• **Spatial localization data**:
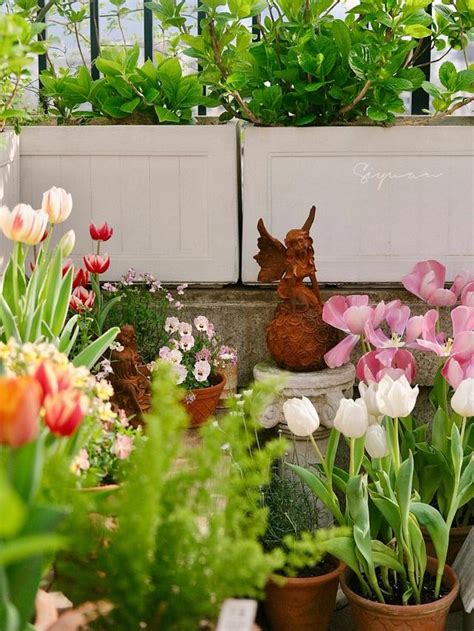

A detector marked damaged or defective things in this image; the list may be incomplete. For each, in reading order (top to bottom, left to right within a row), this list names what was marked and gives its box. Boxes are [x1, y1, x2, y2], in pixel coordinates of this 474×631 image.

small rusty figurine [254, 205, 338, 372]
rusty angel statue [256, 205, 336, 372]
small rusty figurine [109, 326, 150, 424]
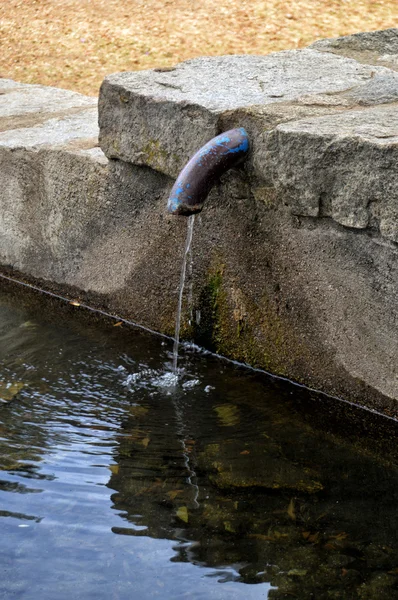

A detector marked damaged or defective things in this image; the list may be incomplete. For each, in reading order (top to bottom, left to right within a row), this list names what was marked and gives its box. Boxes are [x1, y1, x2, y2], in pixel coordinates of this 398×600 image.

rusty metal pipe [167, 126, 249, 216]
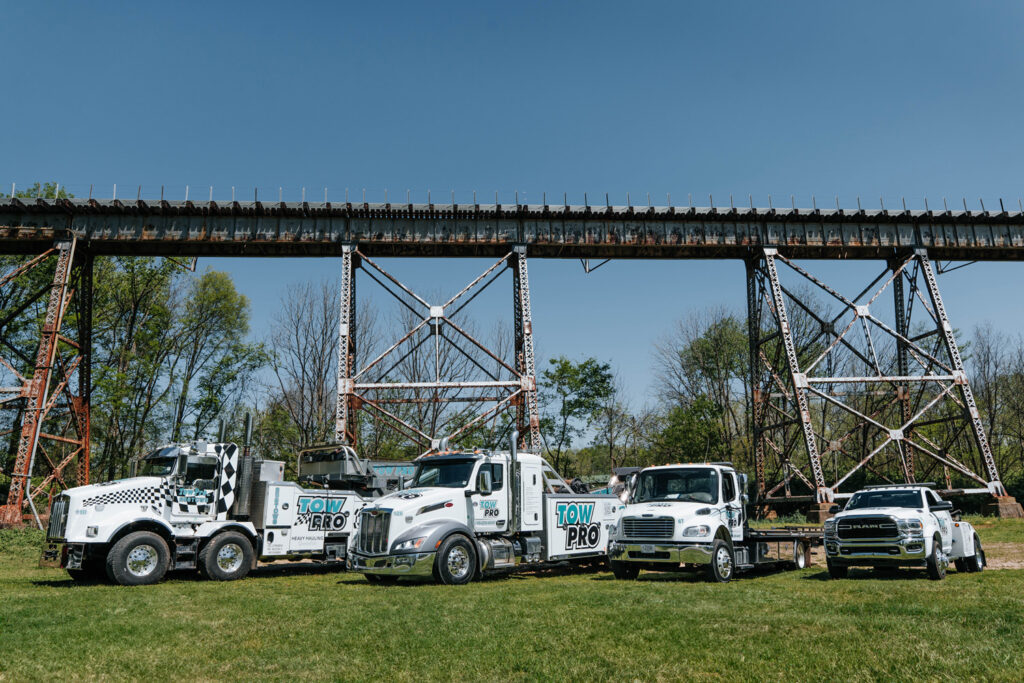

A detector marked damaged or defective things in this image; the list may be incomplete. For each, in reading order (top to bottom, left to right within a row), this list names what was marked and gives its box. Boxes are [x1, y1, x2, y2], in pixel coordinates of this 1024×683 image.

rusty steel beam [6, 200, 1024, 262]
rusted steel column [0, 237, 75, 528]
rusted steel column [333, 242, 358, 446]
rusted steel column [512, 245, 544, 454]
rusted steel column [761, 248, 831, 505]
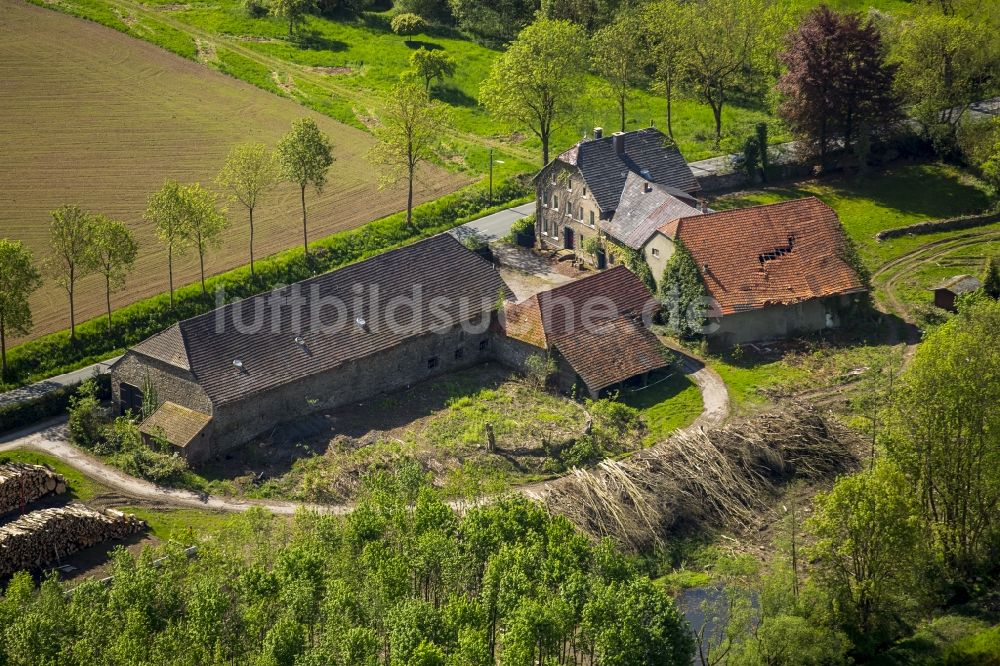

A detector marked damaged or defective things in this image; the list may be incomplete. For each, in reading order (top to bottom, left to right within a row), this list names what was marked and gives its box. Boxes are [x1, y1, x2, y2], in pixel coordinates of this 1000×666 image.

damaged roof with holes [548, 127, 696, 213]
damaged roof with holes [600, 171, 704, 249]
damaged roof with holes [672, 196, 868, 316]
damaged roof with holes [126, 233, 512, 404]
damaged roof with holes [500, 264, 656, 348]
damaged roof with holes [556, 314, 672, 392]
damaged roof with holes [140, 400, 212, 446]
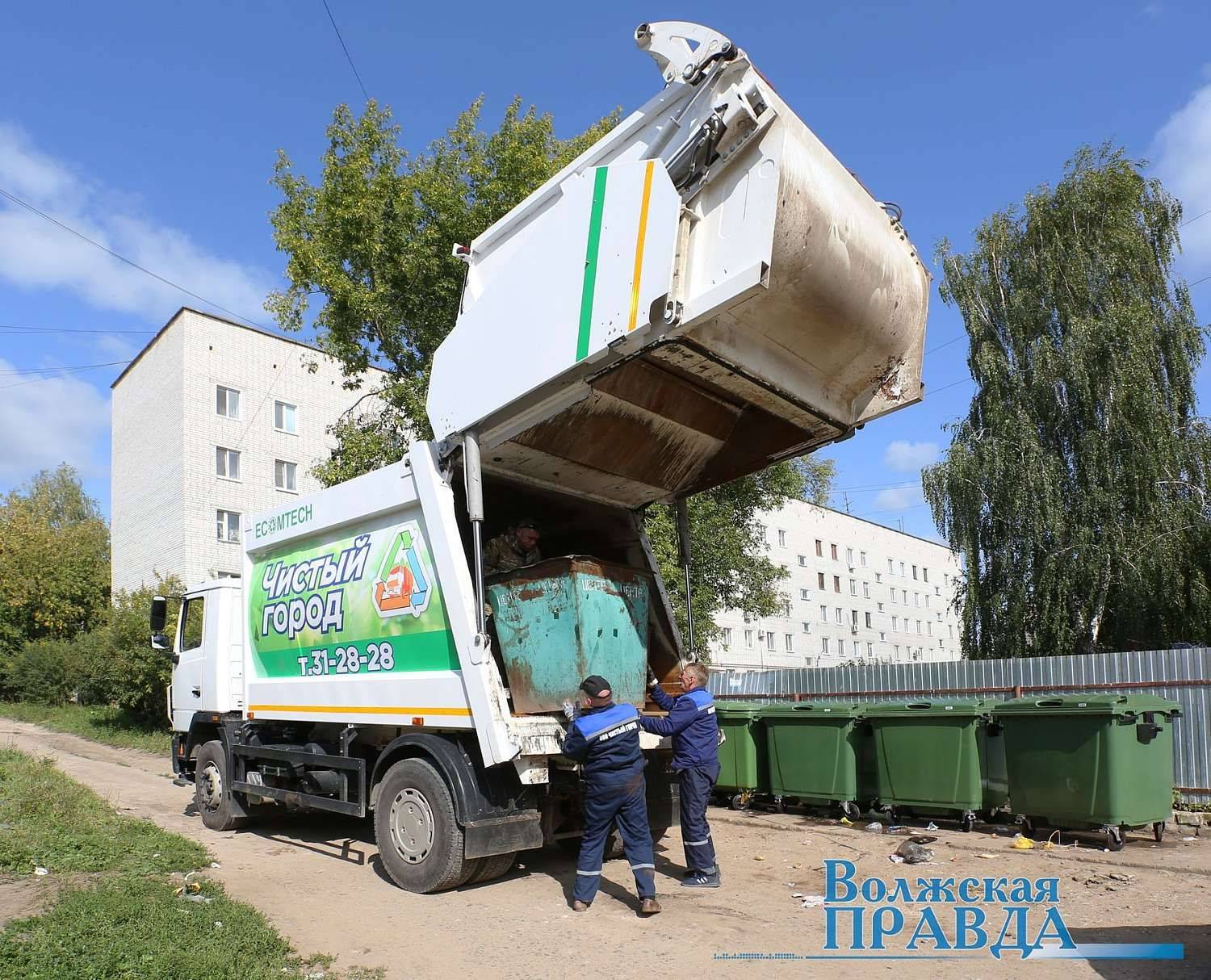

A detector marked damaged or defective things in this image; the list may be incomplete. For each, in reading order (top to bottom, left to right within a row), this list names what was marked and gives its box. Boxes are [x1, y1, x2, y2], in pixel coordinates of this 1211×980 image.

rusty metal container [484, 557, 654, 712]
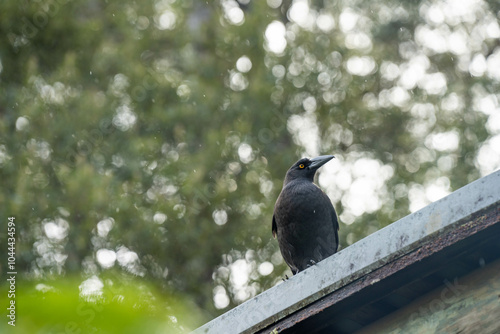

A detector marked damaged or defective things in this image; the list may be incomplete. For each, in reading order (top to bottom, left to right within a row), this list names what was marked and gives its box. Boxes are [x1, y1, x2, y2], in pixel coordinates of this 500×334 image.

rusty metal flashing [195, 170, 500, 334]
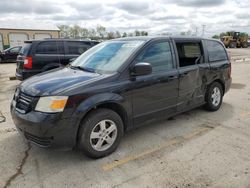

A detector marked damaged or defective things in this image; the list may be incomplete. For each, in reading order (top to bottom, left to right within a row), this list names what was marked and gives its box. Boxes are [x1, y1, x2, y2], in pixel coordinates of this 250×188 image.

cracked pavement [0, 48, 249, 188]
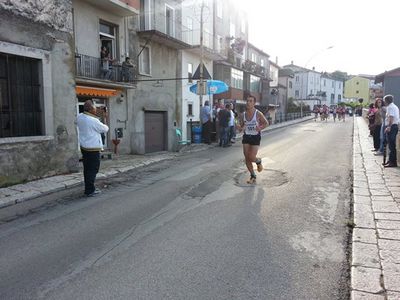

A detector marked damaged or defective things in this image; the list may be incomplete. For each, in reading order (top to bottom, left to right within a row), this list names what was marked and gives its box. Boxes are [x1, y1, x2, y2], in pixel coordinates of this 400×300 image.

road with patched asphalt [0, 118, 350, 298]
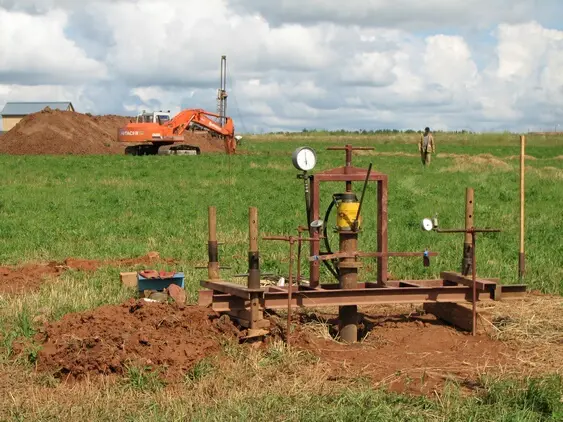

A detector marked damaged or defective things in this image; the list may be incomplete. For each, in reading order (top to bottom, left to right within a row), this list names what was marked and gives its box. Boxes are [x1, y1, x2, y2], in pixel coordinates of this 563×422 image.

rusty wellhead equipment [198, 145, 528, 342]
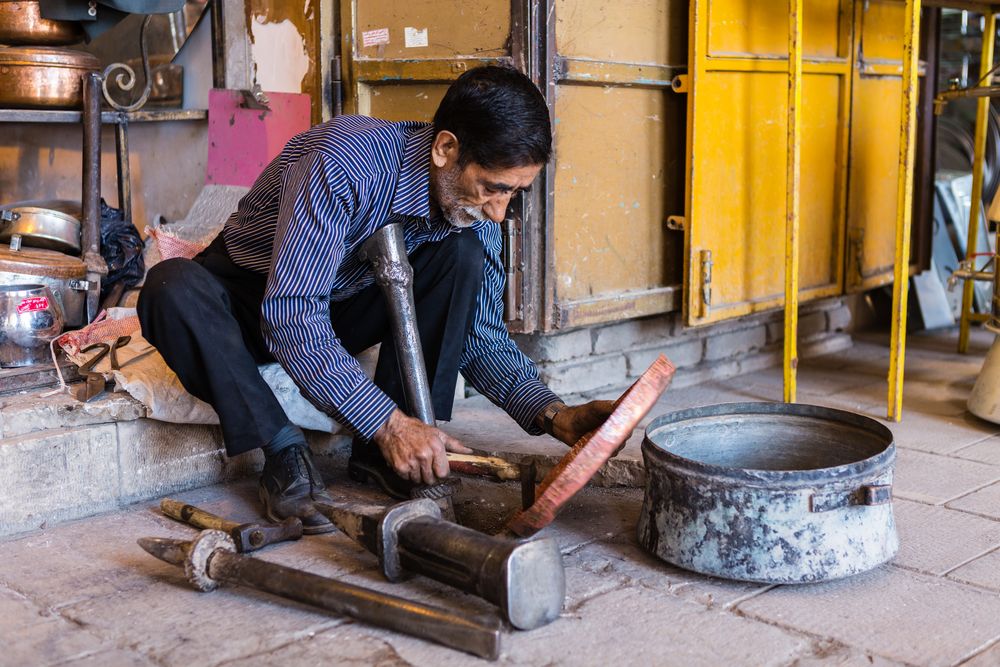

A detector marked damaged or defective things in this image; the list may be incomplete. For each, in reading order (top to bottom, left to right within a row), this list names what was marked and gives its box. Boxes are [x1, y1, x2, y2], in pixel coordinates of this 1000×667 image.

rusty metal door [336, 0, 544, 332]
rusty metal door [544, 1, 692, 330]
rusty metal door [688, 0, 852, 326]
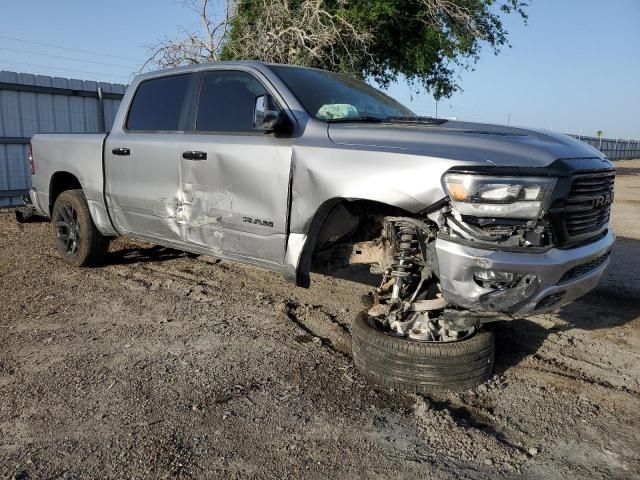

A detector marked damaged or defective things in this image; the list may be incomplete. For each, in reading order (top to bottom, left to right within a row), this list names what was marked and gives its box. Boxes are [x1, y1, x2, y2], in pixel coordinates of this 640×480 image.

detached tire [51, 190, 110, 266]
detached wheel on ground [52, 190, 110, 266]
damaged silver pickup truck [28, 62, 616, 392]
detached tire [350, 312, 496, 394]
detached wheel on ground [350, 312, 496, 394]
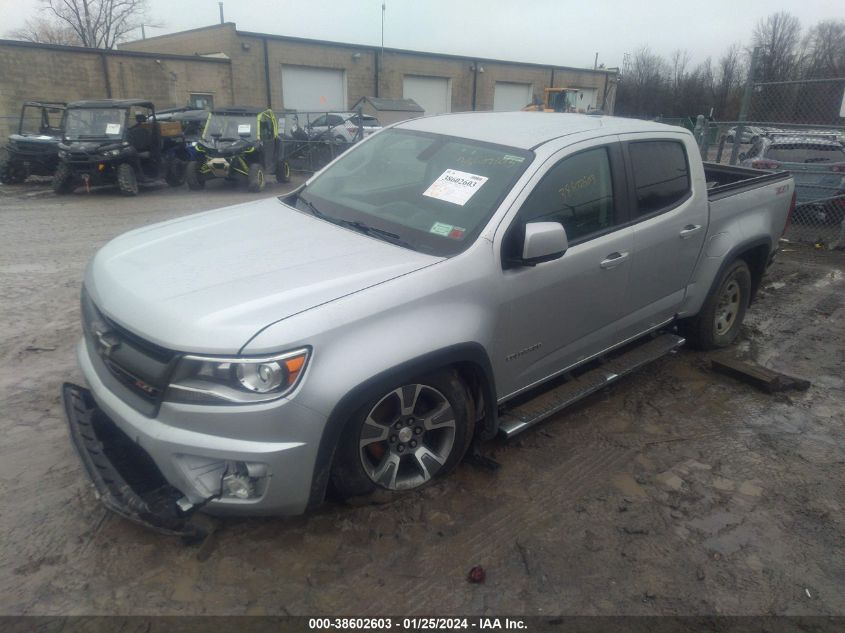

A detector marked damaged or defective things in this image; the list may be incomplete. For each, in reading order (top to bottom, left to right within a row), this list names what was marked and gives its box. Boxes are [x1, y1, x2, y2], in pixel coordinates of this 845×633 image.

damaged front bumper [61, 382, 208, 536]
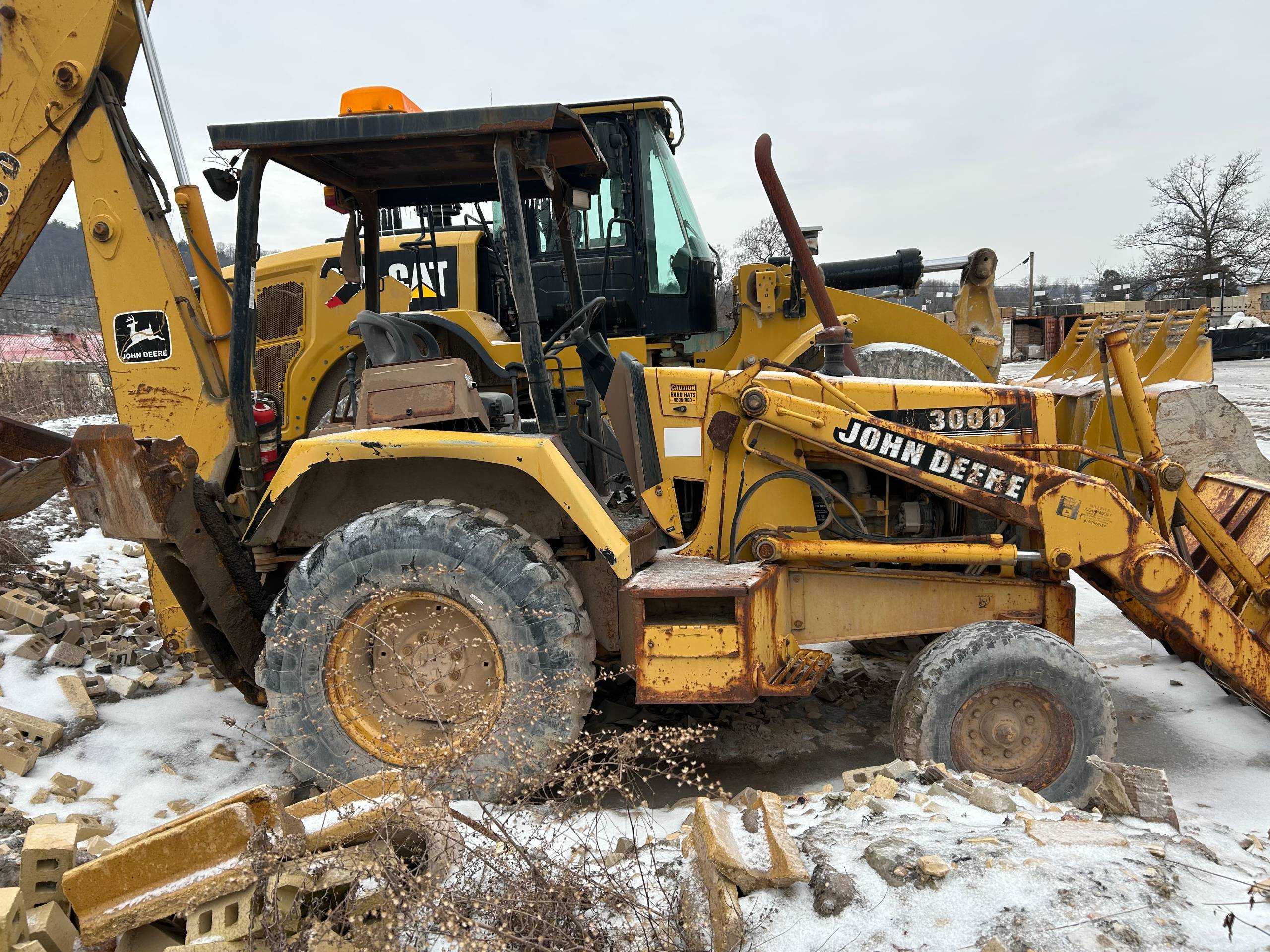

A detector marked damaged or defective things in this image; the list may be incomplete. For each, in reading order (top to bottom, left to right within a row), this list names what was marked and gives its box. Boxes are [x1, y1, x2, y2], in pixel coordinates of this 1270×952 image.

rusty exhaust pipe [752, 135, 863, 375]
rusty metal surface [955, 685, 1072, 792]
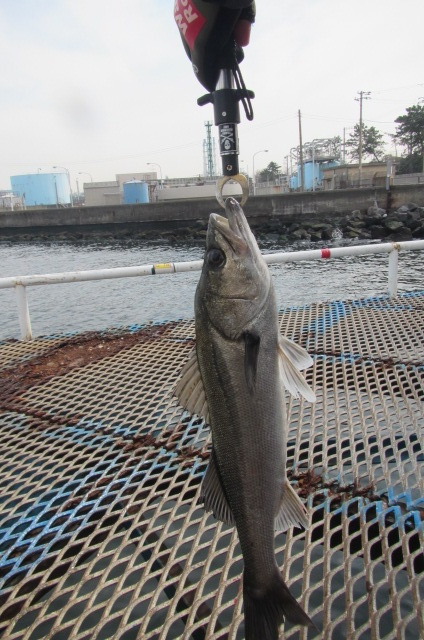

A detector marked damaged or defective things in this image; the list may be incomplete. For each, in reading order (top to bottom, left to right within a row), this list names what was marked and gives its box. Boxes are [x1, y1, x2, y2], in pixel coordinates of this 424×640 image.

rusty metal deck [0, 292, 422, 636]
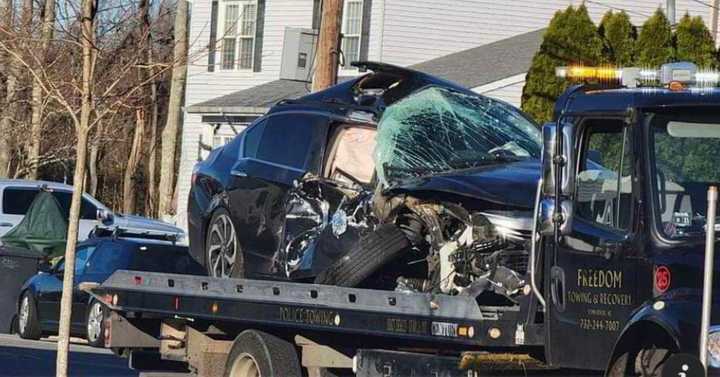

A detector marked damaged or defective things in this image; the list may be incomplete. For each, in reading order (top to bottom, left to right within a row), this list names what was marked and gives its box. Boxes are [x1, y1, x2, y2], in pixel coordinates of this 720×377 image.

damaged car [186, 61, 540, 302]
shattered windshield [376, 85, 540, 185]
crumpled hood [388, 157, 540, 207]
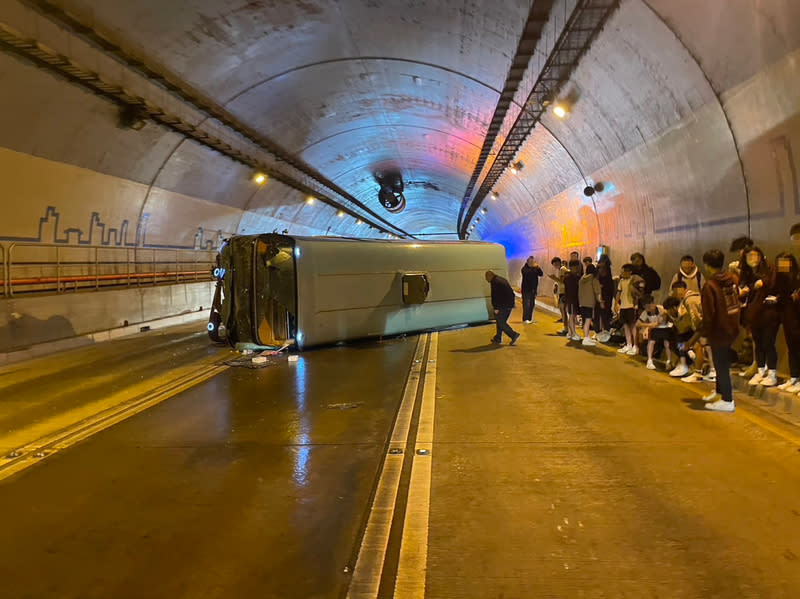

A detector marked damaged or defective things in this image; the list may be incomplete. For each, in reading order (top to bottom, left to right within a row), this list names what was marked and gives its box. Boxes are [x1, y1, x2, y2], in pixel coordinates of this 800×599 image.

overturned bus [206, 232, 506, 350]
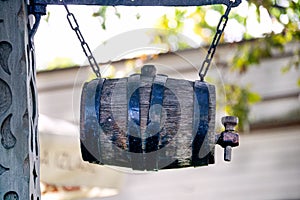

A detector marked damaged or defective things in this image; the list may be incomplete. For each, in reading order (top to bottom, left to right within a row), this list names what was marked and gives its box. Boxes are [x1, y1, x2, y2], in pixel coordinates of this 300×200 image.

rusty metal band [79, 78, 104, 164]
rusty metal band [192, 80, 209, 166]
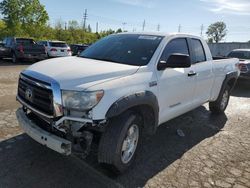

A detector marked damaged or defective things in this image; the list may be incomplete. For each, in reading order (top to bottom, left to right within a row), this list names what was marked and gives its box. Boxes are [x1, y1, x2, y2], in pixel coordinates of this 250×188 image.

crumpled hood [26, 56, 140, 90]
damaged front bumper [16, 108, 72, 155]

• **Assignment**: Exactly as they appear, repeat the lines from the one containing "this 800×599 image." through the last line of the entries, counting both ends. Pictures stay out.

• **Response for this exercise**:
A detector marked damaged or defective things in this image; the list may be incomplete. For each, in reading order (top to bottom, left to right within a row), this list names what was marked and gives its box. Boxes are [x1, y1, x2, y2], in pixel coordinates of this 800×599 image.

overturned bus [206, 232, 506, 350]

A detector marked damaged or defective things in this image; the list may be incomplete. For each, in reading order (top to bottom, left to right within a row), this list names what was marked and gives its box. Boxes are [x1, y1, x2, y2], in pixel coordinates of this 300×200 image.

rusty metal band [79, 78, 104, 164]
rusty metal band [192, 80, 209, 166]

A detector marked damaged or defective things in this image; the list may be incomplete. For each, in reading order (top to bottom, left to right within a row), this list names what was marked and gives its box. Boxes are [x1, y1, x2, y2], in pixel coordinates of this 250×188 image.

crumpled hood [26, 56, 140, 90]
damaged front bumper [16, 108, 72, 155]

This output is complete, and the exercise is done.